NTNU has been involved in developing a prototype for removing sensitive personal information from the gene databank. Photo: Scanpix

Norwegian COVID-19 raw data now available to share

For the first time, raw data on Norwegian coronavirus genes will be freely available through the open gene bank ENA.

ELIXIR Norway and the Norwegian Institute of Public Health (NIPH) have collaborated on a technical solution that uploads Norwegian viral sequences to the European Nucleotide Archive (ENA) gene bank as well as information on where the samples came from. The solution ensures that sensitive information about specific patients who had the virus is not included.

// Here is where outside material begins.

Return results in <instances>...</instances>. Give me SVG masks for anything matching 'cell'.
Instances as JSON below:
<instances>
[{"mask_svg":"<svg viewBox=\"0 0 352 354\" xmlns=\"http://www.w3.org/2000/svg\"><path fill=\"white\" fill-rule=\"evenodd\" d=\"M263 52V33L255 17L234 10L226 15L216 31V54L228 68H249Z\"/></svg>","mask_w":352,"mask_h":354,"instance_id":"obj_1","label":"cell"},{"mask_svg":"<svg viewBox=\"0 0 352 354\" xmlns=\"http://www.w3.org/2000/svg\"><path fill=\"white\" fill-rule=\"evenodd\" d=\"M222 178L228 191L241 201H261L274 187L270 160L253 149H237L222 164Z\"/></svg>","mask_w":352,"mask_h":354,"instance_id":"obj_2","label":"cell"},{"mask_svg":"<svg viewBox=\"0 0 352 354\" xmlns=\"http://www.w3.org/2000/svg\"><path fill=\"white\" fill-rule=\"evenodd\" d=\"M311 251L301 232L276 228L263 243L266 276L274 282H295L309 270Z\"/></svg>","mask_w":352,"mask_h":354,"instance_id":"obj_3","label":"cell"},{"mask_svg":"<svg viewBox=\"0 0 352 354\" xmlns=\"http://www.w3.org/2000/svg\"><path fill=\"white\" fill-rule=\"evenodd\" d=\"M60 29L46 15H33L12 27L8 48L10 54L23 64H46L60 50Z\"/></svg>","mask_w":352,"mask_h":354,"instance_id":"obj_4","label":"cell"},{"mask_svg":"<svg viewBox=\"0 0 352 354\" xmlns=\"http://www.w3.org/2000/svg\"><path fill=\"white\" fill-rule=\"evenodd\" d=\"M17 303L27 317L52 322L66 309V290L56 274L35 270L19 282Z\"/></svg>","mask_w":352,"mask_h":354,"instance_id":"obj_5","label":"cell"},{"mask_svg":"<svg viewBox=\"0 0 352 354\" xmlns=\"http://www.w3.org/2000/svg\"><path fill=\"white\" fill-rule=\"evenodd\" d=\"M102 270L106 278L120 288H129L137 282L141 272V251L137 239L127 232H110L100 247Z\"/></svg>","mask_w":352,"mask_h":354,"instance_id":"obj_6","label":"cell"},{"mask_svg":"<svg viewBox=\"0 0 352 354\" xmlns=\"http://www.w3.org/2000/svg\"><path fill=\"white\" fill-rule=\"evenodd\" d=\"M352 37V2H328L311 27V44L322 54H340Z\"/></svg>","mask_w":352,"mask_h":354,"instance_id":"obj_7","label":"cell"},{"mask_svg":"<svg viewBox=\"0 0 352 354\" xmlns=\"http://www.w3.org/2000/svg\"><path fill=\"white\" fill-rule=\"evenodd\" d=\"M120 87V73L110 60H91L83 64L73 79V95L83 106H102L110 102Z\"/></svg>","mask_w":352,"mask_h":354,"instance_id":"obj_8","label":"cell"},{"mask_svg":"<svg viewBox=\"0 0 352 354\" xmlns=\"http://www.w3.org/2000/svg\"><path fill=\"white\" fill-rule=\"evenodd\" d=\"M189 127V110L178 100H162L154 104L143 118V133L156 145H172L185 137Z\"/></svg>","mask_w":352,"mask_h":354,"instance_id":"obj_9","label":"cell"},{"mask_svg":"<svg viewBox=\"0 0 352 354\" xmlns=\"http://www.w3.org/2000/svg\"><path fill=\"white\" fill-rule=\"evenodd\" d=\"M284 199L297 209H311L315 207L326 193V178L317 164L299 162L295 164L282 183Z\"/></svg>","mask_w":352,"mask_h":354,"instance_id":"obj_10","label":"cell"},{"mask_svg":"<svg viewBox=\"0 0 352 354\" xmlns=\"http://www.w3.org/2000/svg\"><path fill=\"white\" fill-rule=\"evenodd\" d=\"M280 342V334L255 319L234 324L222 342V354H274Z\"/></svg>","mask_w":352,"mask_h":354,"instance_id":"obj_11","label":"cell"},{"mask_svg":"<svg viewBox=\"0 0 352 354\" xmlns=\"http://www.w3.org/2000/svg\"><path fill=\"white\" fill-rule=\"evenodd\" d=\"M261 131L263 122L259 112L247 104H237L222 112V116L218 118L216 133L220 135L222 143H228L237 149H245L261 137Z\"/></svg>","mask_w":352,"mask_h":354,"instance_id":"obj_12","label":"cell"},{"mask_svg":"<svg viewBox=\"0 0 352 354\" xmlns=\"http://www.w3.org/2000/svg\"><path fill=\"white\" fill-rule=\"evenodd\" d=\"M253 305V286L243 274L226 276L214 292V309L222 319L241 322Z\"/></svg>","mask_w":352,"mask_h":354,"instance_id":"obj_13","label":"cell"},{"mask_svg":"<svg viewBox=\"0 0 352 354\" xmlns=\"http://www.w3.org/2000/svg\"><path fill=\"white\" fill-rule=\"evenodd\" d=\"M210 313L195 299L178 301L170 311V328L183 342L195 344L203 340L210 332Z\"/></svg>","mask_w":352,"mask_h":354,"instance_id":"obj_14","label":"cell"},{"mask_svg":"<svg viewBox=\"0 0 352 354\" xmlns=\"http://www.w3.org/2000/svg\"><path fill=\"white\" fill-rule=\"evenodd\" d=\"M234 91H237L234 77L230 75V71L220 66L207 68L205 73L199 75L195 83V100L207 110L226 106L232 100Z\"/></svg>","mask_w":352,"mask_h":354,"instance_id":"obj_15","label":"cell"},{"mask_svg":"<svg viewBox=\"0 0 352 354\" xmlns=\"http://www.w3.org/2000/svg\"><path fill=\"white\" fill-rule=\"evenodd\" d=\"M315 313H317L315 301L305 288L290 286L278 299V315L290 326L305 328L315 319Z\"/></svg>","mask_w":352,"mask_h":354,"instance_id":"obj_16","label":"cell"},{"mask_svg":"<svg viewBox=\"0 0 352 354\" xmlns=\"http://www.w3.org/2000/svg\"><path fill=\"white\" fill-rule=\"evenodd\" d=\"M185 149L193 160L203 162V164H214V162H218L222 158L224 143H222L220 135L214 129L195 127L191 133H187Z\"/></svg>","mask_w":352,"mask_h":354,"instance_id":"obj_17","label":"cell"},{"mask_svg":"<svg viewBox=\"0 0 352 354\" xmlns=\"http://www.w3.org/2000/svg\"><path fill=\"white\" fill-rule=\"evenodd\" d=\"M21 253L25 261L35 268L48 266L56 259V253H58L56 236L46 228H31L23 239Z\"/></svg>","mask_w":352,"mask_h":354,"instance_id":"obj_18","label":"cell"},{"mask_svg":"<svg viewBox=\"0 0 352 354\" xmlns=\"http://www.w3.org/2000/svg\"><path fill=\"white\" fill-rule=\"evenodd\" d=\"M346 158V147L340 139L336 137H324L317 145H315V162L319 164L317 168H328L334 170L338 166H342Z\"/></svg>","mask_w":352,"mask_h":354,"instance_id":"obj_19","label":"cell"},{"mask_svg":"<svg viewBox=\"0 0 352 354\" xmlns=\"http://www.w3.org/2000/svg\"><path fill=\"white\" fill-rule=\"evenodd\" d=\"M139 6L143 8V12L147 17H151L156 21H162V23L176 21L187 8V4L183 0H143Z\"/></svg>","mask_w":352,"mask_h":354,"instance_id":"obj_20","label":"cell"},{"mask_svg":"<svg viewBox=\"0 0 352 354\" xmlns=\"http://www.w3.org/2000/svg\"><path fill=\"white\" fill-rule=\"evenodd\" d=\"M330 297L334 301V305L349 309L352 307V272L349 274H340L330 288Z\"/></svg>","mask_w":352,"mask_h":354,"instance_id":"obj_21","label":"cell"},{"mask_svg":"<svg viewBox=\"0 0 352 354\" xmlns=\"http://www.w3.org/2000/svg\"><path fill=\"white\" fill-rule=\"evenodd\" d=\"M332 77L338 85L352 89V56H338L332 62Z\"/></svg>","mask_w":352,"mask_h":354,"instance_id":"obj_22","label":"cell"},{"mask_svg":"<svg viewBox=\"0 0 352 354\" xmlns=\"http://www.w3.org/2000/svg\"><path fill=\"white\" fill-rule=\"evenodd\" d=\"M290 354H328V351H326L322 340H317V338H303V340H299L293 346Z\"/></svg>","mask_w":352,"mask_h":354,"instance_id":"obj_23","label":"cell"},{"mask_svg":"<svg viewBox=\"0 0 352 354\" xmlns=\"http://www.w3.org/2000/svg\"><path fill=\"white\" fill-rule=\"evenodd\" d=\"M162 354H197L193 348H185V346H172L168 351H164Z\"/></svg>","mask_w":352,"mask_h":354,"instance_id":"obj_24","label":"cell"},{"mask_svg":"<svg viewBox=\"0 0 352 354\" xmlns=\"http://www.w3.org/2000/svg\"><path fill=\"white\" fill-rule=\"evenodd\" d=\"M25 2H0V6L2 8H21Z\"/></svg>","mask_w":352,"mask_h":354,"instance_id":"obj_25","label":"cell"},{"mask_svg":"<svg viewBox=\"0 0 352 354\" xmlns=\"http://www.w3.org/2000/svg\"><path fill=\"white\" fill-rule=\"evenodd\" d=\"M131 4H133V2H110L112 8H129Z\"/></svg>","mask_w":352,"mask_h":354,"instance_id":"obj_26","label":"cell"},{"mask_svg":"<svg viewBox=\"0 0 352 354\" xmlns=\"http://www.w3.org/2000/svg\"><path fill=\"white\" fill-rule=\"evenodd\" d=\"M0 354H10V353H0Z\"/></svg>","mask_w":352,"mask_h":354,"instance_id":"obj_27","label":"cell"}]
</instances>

“In the ongoing pandemic, sharing all the available virus information with health professionals and researchers worldwide as quickly and openly as possible has proved crucial. We’re very pleased that Norwegian viral sequences have now become openly available,” says Nils Peder Willassen, a professor at UiT The Arctic University in Norway. He is also the deputy head of ELIXIR Norway, the Norwegian research infrastructure for bioinformatics and biological data.

Sharing raw data enables scientists to make systematic comparisons of all available SARS-CoV-2 sequences internationally. Willassen believes it is important for Norwegian sequences to be included in this compilation.

NTNU contributes expertise

NTNU’s role in the ELIXIR collaboration is to contribute the university’s technological expertise.

“In this case, we’ve been involved in developing a prototype to remove sensitive personal information from the genetic data. In collaboration with HUNT Cloud at NTNU, we created a filter that removes any traces of personal identity,” says Professor Pål Sætrom at NTNU’s Department of Clinical and Molecular Medicine.

NIPH satisfied

The Norwegian Institute of Public Health is pleased that even more of the Norwegian data will be available.

“We’re very happy to contribute Norwegian virus sequences to the international compilation effort,” says Anna Karin Germundson Hauge. She is the director for NIPH’s Department of Bacteriology.

Hauge points out that so-called consensus sequences from the Norwegian SARS-CoV-2 outbreak have previously been shared with the international community through GISAID, a tool for rapid exchange of outbreak data.

“Through our collaboration with ELIXIR Norway, we can now ensure that all the background material can be shared,” she says.

Open gene bank

ENA (European Nucleotide Archive) is a quality-assured international database that collects and maintains all types of nucleotide sequences. The solution uses NeLS, the Norwegian e-infrastructure for life science data, which was developed by ELIXIR Norway, and TSD (Services for sensitive data), which was developed at USIT (UiO’s Center for Information Technology).

The solution preserves all the information necessary for open reuse of data, while at the same time removing all traces of individual patients who had the virus, so that their privacy is always protected.